**YOUR OBJECTIVE**
Update the data from the line containing "Which statement is" up to and including the line containing "the woody brown branch at (x=769, y=704) →" by replacing "vantage point" with "camera", leaving everything else unchanged, and return only those lines.

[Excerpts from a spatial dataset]
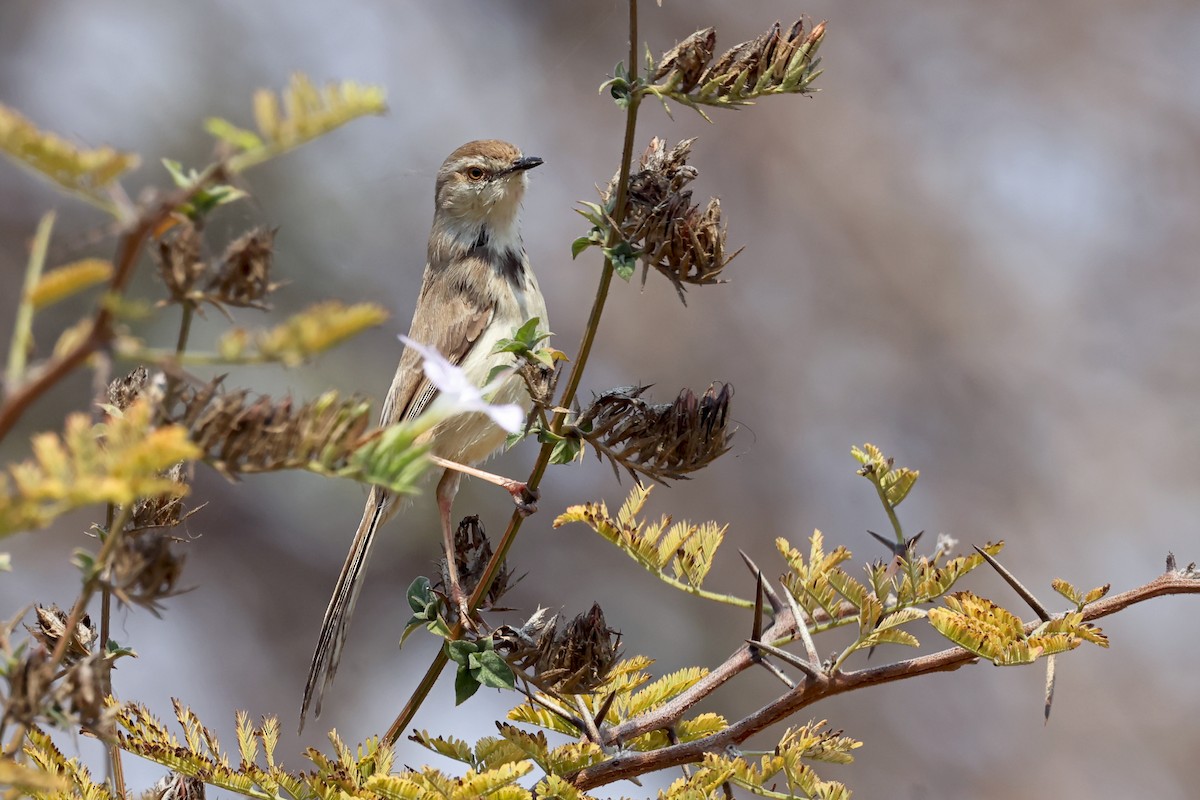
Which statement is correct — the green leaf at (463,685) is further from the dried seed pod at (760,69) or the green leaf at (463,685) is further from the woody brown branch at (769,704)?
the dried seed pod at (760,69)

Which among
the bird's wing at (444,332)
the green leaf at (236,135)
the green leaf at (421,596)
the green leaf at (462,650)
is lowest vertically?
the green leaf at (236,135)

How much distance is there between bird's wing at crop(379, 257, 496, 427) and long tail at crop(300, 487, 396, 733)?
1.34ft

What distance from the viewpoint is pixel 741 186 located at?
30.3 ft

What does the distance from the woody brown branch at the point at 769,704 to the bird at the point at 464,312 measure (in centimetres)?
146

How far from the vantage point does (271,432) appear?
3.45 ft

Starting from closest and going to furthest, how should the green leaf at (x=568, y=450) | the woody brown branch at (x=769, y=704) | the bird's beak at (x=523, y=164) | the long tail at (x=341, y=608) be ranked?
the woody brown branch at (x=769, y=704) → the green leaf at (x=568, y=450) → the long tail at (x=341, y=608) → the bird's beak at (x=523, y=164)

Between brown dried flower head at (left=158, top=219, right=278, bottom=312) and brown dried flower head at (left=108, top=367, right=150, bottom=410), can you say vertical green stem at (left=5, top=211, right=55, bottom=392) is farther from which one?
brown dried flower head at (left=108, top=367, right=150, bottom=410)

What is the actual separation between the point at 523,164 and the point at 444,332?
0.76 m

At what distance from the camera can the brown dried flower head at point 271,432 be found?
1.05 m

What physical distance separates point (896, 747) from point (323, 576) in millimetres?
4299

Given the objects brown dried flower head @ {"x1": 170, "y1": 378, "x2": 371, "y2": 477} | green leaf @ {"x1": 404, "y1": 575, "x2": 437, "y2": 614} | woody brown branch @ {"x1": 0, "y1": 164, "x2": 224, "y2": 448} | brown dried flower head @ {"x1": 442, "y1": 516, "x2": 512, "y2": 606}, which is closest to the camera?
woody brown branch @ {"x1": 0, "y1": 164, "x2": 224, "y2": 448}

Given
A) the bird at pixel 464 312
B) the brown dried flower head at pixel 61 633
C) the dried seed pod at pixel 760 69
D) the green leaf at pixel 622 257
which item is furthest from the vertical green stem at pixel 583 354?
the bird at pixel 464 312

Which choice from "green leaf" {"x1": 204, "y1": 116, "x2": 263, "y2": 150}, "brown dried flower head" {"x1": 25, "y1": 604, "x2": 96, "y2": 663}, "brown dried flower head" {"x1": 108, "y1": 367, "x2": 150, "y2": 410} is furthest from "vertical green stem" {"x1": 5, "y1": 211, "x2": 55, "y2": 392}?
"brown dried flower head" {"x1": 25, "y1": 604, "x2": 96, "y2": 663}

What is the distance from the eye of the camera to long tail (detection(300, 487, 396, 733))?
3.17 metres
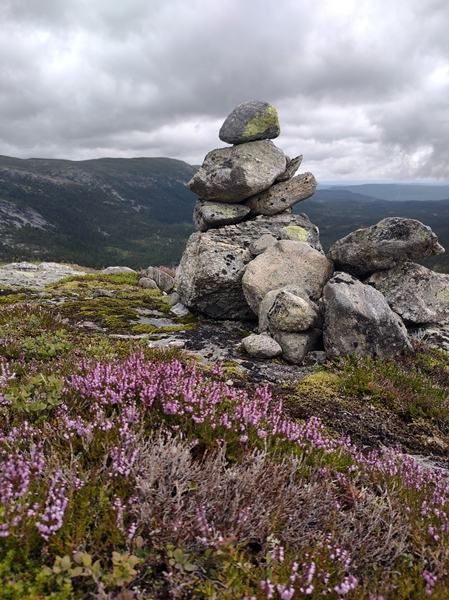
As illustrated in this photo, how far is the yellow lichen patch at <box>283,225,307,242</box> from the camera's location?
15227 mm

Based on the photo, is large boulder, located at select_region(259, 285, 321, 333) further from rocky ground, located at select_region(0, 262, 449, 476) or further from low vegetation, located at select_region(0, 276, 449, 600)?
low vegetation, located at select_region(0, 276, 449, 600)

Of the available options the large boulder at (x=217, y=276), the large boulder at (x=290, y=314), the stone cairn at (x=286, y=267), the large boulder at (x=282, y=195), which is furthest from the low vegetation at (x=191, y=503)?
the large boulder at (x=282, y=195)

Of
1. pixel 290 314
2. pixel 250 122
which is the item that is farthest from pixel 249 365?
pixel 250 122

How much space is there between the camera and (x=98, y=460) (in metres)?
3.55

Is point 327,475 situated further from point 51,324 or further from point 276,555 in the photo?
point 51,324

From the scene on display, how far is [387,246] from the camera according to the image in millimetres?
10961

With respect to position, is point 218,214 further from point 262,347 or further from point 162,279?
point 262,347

* * *

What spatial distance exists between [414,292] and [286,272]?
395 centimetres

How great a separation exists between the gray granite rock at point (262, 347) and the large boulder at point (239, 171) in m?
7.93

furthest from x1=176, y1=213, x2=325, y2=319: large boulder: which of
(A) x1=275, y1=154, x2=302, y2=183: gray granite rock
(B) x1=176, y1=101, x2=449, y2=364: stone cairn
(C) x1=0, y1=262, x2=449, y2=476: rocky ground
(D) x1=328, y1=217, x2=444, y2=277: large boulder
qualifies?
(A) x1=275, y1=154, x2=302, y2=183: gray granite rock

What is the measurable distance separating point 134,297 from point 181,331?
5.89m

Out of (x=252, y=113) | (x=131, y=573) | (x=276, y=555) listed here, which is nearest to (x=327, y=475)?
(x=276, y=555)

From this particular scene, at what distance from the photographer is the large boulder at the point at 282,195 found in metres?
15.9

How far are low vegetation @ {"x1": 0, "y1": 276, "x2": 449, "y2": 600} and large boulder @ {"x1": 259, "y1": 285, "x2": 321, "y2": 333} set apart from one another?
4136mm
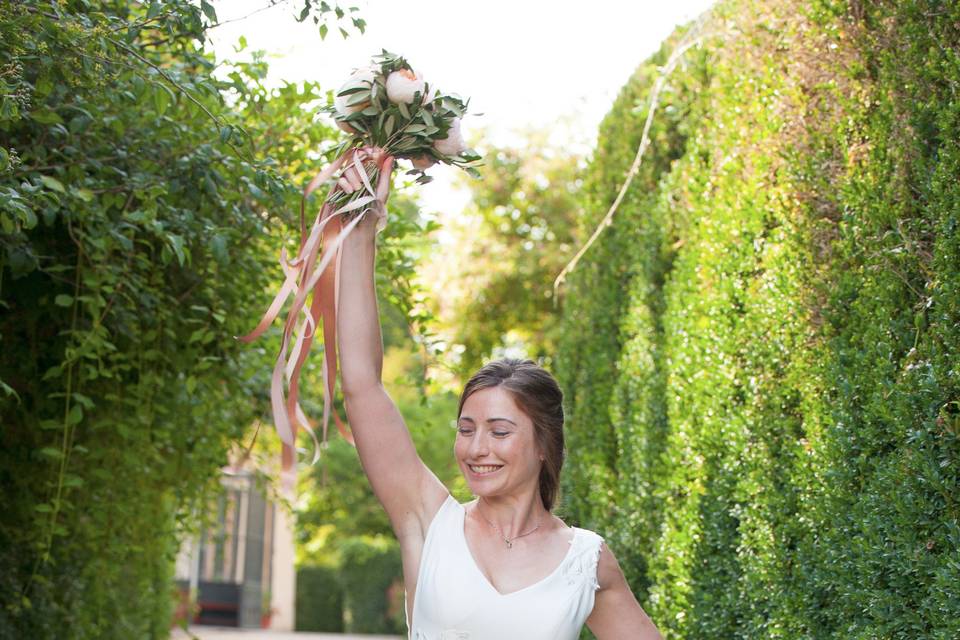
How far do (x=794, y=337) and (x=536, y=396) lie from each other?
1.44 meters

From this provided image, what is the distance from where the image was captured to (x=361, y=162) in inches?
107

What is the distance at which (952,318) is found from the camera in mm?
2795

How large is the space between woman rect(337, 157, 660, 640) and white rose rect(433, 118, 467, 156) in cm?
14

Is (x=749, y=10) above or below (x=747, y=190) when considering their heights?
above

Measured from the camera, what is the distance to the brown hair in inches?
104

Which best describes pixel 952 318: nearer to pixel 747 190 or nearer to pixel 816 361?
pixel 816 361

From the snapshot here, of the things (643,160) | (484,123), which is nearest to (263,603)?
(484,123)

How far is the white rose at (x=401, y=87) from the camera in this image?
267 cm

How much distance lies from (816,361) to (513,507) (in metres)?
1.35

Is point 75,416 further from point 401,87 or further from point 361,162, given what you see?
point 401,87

---

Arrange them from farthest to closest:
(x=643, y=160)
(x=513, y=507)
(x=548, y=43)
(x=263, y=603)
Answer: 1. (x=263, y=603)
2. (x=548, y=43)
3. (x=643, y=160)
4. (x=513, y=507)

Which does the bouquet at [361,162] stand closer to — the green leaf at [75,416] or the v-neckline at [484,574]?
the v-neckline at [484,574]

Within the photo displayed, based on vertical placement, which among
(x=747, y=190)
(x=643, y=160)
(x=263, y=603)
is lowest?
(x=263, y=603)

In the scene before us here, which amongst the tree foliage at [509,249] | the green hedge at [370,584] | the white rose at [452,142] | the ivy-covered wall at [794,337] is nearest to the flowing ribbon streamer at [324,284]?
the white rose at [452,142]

**SOLUTION**
Which statement is correct — the green leaf at (463,685) is further from the dried seed pod at (760,69) or the green leaf at (463,685) is further from the woody brown branch at (769,704)?
the dried seed pod at (760,69)

Which among
the bird's wing at (444,332)
the green leaf at (236,135)
the green leaf at (421,596)
the green leaf at (462,650)
is lowest vertically?
the green leaf at (236,135)

How much distance is there between bird's wing at crop(379, 257, 496, 427) and long tail at crop(300, 487, 396, 733)?
1.34ft

What distance from the viewpoint is pixel 741 186 located at?
30.3 ft

What does the distance from the woody brown branch at the point at 769,704 to the bird at the point at 464,312 measure (in centimetres)?
146

How far from the camera does (271,432) appear?
3.45 ft

Starting from closest and going to furthest, how should the green leaf at (x=568, y=450) | the woody brown branch at (x=769, y=704) | the bird's beak at (x=523, y=164) | the long tail at (x=341, y=608) be ranked?
the woody brown branch at (x=769, y=704) → the green leaf at (x=568, y=450) → the long tail at (x=341, y=608) → the bird's beak at (x=523, y=164)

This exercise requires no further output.